When I arrive at Matetic vineyards by chopper, I'm transferred to the main working part of the winery, near where grapes are being hand-picked and packed in the lavish sunshine by a small army of workers. Beside them is parked their transport, an ancient green bus with "San Antonio" on its destination board, which lends the scene a faint Grapes of Wrath air.

As was the case at Loma Larga, I'm afforded a private tasting with the winemaker. Both of the winemakers at Loma Larga and Matetic - one a Frenchman, Cedric Nicolle, the other Chilean, Julio Bastias - politely assume that I possess more wine knowledge than I do, but I manage to make it through the sessions without being exposed as the dilettante I surely am.

Elsewhere, the modernity of Matetic's state-of-the-art winemaking operation is contrasted by its elegant seven-room lodgings, La Casona, a century-old hacienda-style complex adjacent to the vines. I wish I could stay the night (or three) rather than having to head back to Santiago. By the time I sit down for lunch, consisting of American-sized servings, and yes, more Chilean wine, at the pond-side restaurant at Matetic vineyards, it's mid-afternoon.

It's been a full itinerary, to say the least. And while not intoxicated, I am certainly feeling like I've overindulged a little on vital information related to the Chilean wine industry.

This has been no tour for the "I-don't-know-much-about-wine-but-know-what-I-like"-type visitor to Chile. Sadly, as I bid adios to the San Antonio Valley there's no helicopter to whisk me back to the city.

But I do at least have a designated driver, a belly full of the finest Chilean wines and the bonus of having ogled the Andes from a great height in all of their towering glory.

Anthony Dennis is national travel editor of Fairfax Media. He travelled to Chile as a guest of Qantas, Tourism Chile and Santiago Adventures.

FAST FACTS

Getting there Qantas has a fare to Santiago for about $1780 low-season return from Sydney including taxes. Qantas operates three non-stop flights a week, taking 12hr 30min on a refurbished Boeing 747-400ER. On the other days of the week you travel with a QF flight number but on a LAN aircraft. Melbourne passengers pay about $100 more and fly to Sydney or Auckland (depending on the day) to connect. Phone 13 13 13, see qantas.com.au.
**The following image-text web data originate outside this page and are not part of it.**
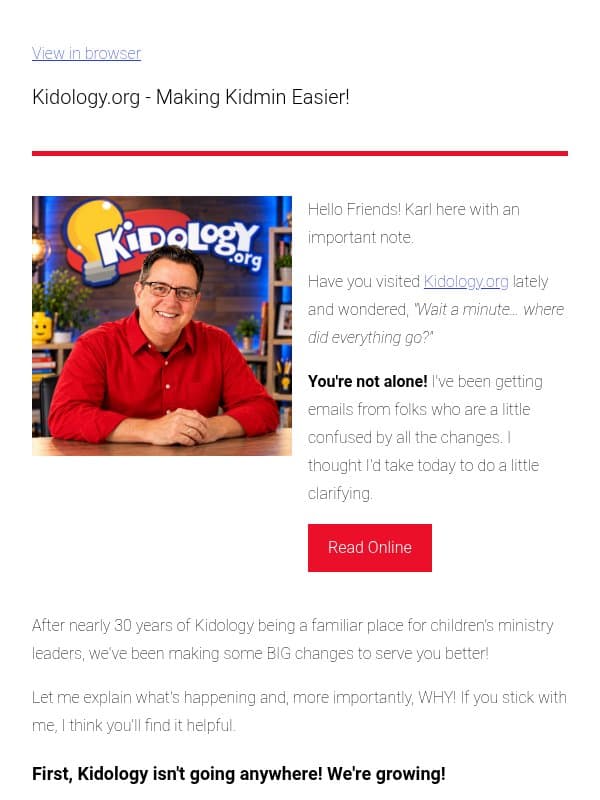 Kidology Is Changing! Let Me Explain... from Pastor Karl and Kidology.org email from Kidology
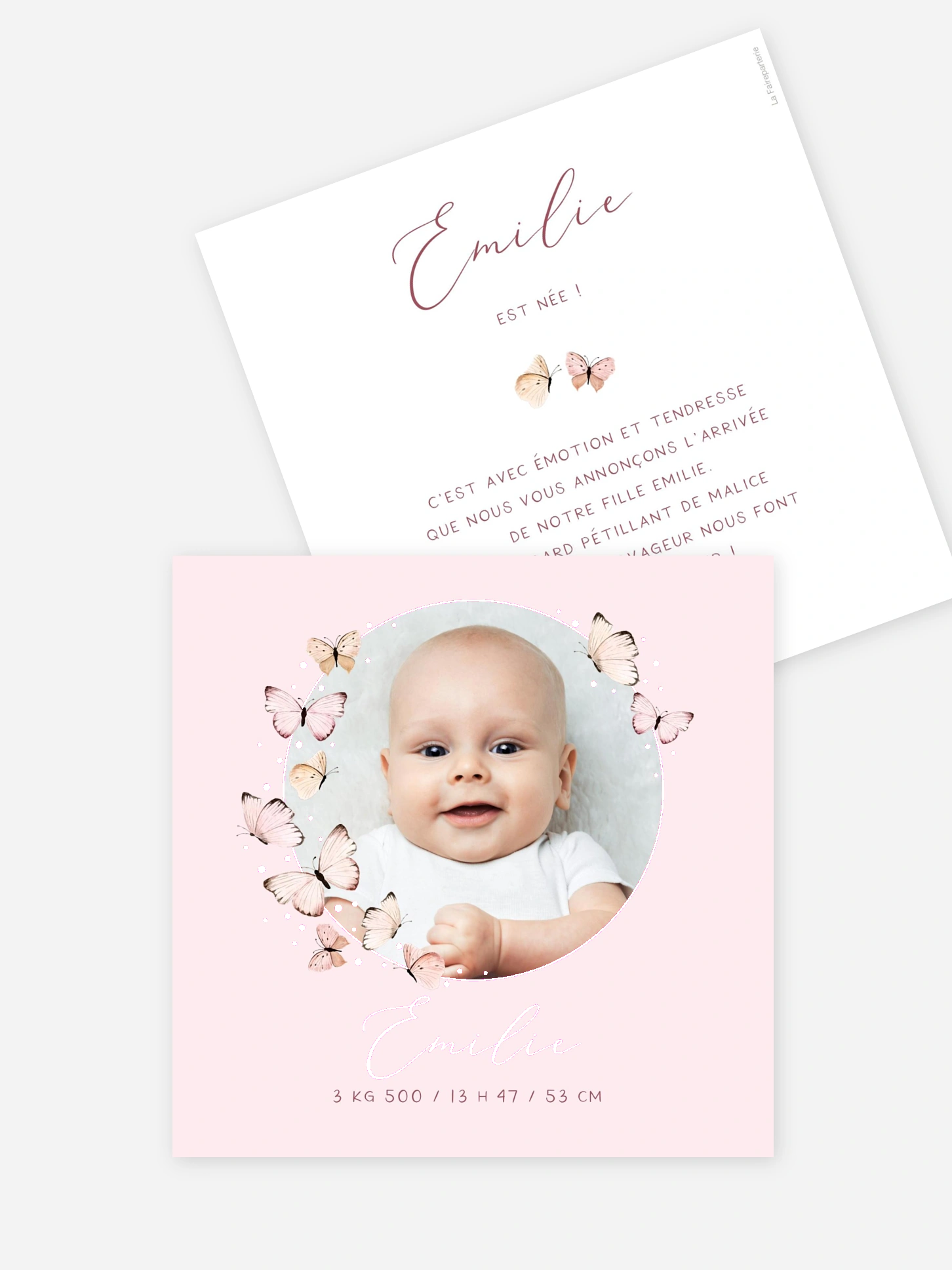 Faire-part naissance Doux papillons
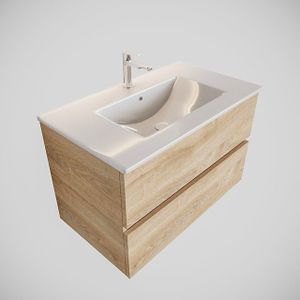 MONDIAZ VICA Badkamermeubelset - 80cm - 2 lades - wasbak Denia midden - 1 kraangat - solid surface washed oak PC75341319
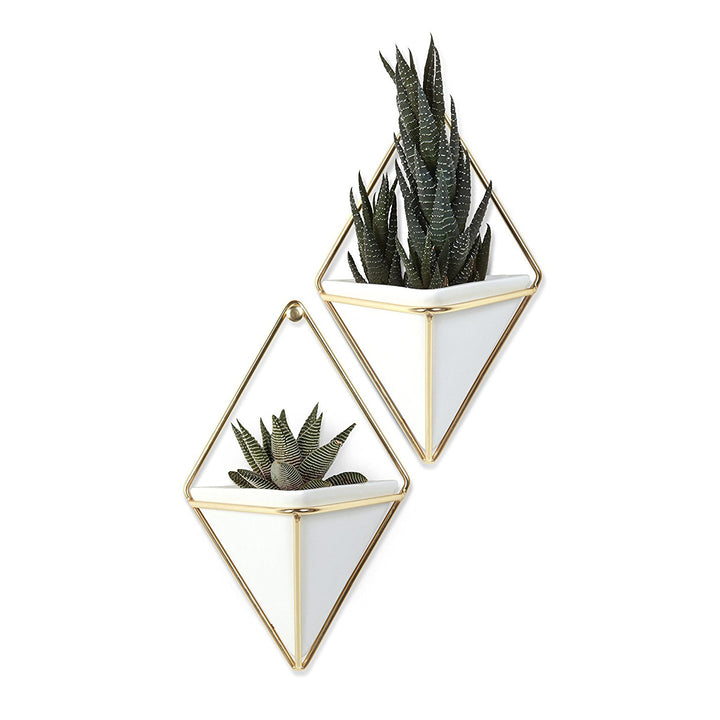 gold geometric hanging planter Umbra Trigg Hanging Geometric Wall Planter, 2-Pieces, Gold, 4.5x7x2 Inches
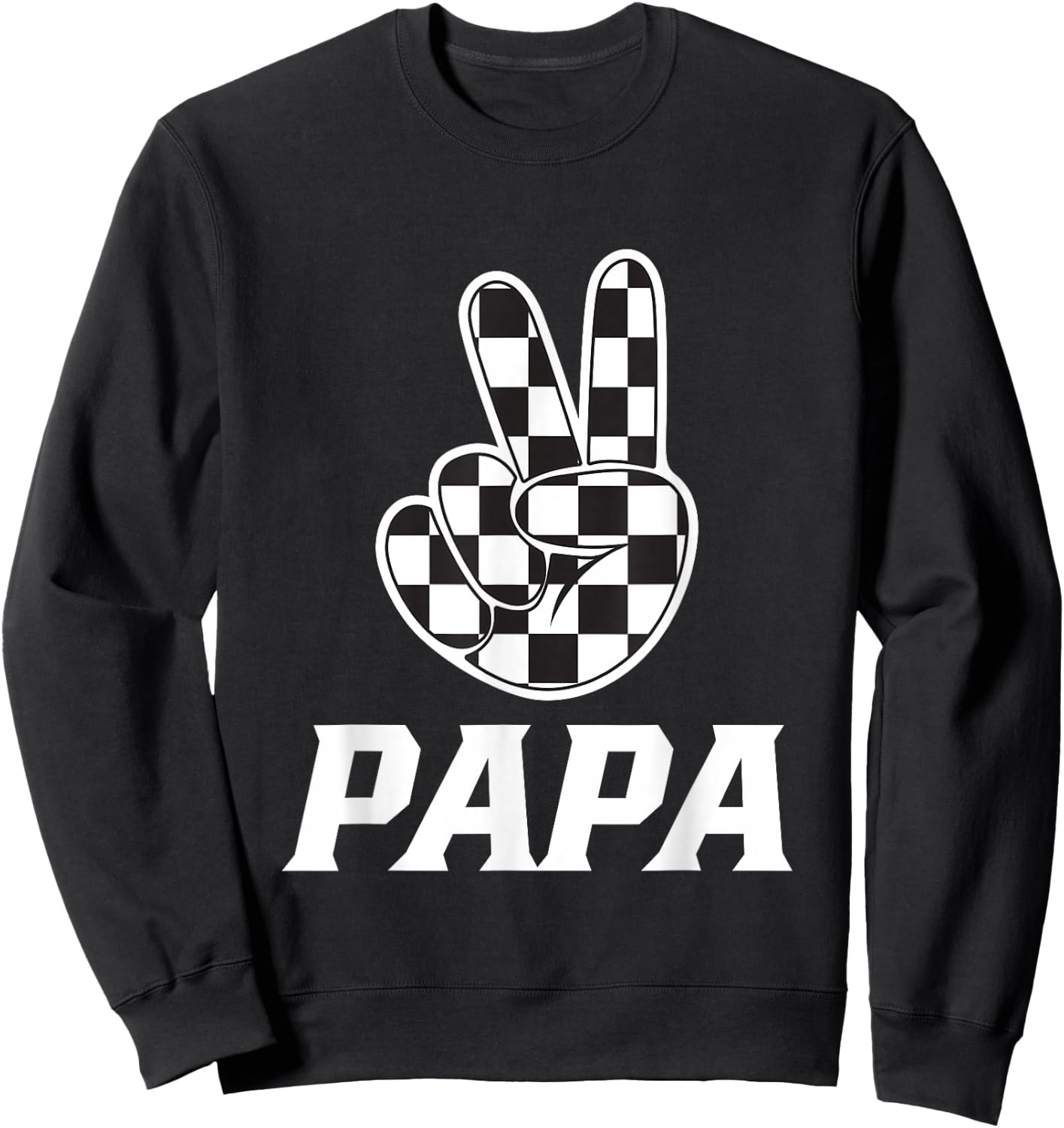 Papa Birthday Party Car Race Family Matching Pit Car Racing Sweatshirt - Sweatshirt | Black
Touring there The Casablanca & San Antonio Valley Heli Wine Tour is conducted for up to three people by Santiago Adventures. Prices start from $US456 ($433) a person, which includes private transportation to and from your Santiago-based accommodation, a bilingual guide, tours of the Loma Larga and Matetic vineyards with premium tastings and lunch at Matetic. Santiago Adventures operates a range of other affordable wine tours. See santiagoadventures.com.

Staying there The Aubrey, Constitucion 299-317, Bellavista, Santiago, +56 229 402 800, is Australian- and British-owned and is widely regarded as Santiago's most stylish and well-located boutique hotels. It's in the lively Bellavista restaurant and bar district. Rooms are priced from $US240. See theaubrey.com.

More information www.emiliana.cl; lomalarga.com; matetic.cl; chile.travel.